Well it was when I realised that yes we are living in a world full of lies and pain, but its not down to there being no God, but rather due to the fact that God being all Good does not partake in anything which is evil, and that he cannot for its in direct opposition to his nature, and from this I started to see the distinction between Good (God) and evil (devil) and that they are in opostion to each other therefore it is of the devil that evil exists but only exists in man because God gave us the freedom to choose so we can willingly choose him, but has to be a decision on our part, and after coming to an understanding of the work of his Son, made perfect sense and quiet litterally blew me away when I really started to understand salvation.

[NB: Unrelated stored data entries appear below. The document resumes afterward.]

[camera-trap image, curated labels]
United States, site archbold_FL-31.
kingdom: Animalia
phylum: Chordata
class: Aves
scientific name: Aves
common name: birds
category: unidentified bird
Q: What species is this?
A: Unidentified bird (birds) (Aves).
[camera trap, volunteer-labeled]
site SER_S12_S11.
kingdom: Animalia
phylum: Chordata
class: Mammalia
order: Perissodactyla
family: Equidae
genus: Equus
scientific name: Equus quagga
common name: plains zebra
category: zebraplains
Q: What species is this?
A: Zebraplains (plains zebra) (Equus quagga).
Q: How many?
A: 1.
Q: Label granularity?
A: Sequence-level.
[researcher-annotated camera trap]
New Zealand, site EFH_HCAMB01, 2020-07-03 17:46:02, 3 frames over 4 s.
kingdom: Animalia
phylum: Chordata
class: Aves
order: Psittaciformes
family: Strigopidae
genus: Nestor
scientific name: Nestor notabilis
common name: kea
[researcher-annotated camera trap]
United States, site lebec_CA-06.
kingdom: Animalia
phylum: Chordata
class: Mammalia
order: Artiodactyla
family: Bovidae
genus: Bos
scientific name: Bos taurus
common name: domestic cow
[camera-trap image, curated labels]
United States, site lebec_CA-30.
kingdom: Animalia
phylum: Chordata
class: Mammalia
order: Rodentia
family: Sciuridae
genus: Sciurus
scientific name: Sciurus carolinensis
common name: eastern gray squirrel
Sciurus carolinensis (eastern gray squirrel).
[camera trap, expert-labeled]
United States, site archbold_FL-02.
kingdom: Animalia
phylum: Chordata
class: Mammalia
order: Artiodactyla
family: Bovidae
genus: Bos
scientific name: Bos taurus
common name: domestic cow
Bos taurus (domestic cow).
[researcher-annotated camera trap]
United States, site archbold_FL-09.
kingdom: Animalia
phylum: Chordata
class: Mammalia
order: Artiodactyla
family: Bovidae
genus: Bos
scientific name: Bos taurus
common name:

A lot has changed since I became saved, the biggest thing I didnt realise would happen in my life is what Ive come to understand as the mirror of God, in the light of God we can see the true reflection of ourselves, not who we think we are, but who we truly are, this was difficult for me cus there was me thinking I was all that and not that far from God, then coming to realise that I was a billion miles away from him in terms of what my ego perception of self was compared to the Godly reflection of self, and coming to understand the thinking of heart compared to the thinking of brain, that there is a difference, through self evaluation I realised there was a ton of what God calls unhealthy trees, and thorny bushes in my soul, things I never realised were a problem like hatred, unforgivesness and anger, but found a place of rest in my soul also because God is also called the gardener, so I know he knows how to fix things, I know now I am nowhere near as perfect as I thought, but Ive learned to trust in God in my life now, and let him do his work, yeah sometimes we wrestle, sometimes I run away, sometimes I hide and pretent he is not there, but always keep ariving back to the same place in life that he is in control and is working through me and once this is complete then I will be as first stated in the bible, made in his image, for his glory.